Wav2Vec2-Large
Property | Value |
---|---|
License | Apache 2.0 |
Framework | PyTorch |
Paper | View Paper |
Downloads | 3,986 |
What is wav2vec2-large?
Wav2vec2-large is a powerful speech recognition model developed by Facebook that learns representations from raw audio data. It's designed to work with 16kHz sampled speech audio and employs a unique approach of masking speech input in the latent space while solving contrastive tasks over quantized latent representations.
Implementation Details
The model utilizes a transformer-based architecture and is pretrained on unlabeled speech data. It demonstrates remarkable performance even with limited labeled data - using just 10 minutes of labeled data and pretraining on 53k hours of unlabeled data achieves 4.8/8.2 WER on clean/other test sets.
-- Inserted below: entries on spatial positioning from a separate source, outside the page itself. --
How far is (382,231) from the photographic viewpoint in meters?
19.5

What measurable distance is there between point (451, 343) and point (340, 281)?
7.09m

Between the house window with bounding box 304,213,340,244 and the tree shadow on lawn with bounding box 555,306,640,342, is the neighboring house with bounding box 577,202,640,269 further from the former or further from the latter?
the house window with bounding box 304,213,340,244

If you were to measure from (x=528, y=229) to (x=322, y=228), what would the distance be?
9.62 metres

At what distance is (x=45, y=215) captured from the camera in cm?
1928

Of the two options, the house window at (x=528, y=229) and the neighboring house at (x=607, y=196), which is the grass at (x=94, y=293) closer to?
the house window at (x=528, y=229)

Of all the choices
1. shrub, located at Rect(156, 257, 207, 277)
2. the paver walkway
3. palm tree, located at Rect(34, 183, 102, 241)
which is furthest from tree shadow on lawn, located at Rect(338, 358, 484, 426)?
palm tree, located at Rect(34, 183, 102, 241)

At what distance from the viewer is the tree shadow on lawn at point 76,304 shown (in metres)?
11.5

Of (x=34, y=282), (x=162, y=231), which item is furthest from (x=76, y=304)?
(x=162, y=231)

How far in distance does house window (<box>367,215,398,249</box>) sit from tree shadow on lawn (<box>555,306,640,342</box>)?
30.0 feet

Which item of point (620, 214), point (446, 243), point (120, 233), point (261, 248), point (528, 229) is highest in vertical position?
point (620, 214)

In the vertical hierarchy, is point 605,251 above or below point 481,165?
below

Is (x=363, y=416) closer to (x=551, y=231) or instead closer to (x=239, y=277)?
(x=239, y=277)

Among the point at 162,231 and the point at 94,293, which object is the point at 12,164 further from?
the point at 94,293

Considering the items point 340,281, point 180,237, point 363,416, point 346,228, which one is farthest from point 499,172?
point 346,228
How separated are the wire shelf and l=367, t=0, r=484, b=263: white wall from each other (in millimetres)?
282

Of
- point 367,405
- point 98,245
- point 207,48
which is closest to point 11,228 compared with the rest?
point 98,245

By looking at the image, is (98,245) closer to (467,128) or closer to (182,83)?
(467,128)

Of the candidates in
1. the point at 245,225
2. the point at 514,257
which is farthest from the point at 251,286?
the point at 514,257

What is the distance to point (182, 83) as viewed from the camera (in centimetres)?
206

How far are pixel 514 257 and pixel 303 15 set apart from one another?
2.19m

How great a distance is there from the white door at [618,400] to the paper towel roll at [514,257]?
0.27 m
- Pretrained on 16kHz sampled speech audio
- Employs masking in latent space
- Uses joint learning of quantized representations
- Achieves 1.8/3.3 WER on Librispeech clean/other test sets
Core Capabilities
- Speech recognition with minimal labeled data
- Robust representation learning from raw audio
- Fine-tuning capability for specific ASR tasks
- State-of-the-art performance on standard benchmarks
Frequently Asked Questions
Q: What makes this model unique?
The model's ability to learn powerful representations from speech audio alone and achieve state-of-the-art results with minimal labeled data sets it apart. It can match or exceed semi-supervised methods while being conceptually simpler.
Q: What are the recommended use cases?
The model is best suited for automatic speech recognition tasks after fine-tuning. It's particularly valuable in scenarios with limited labeled data but access to large amounts of unlabeled speech data.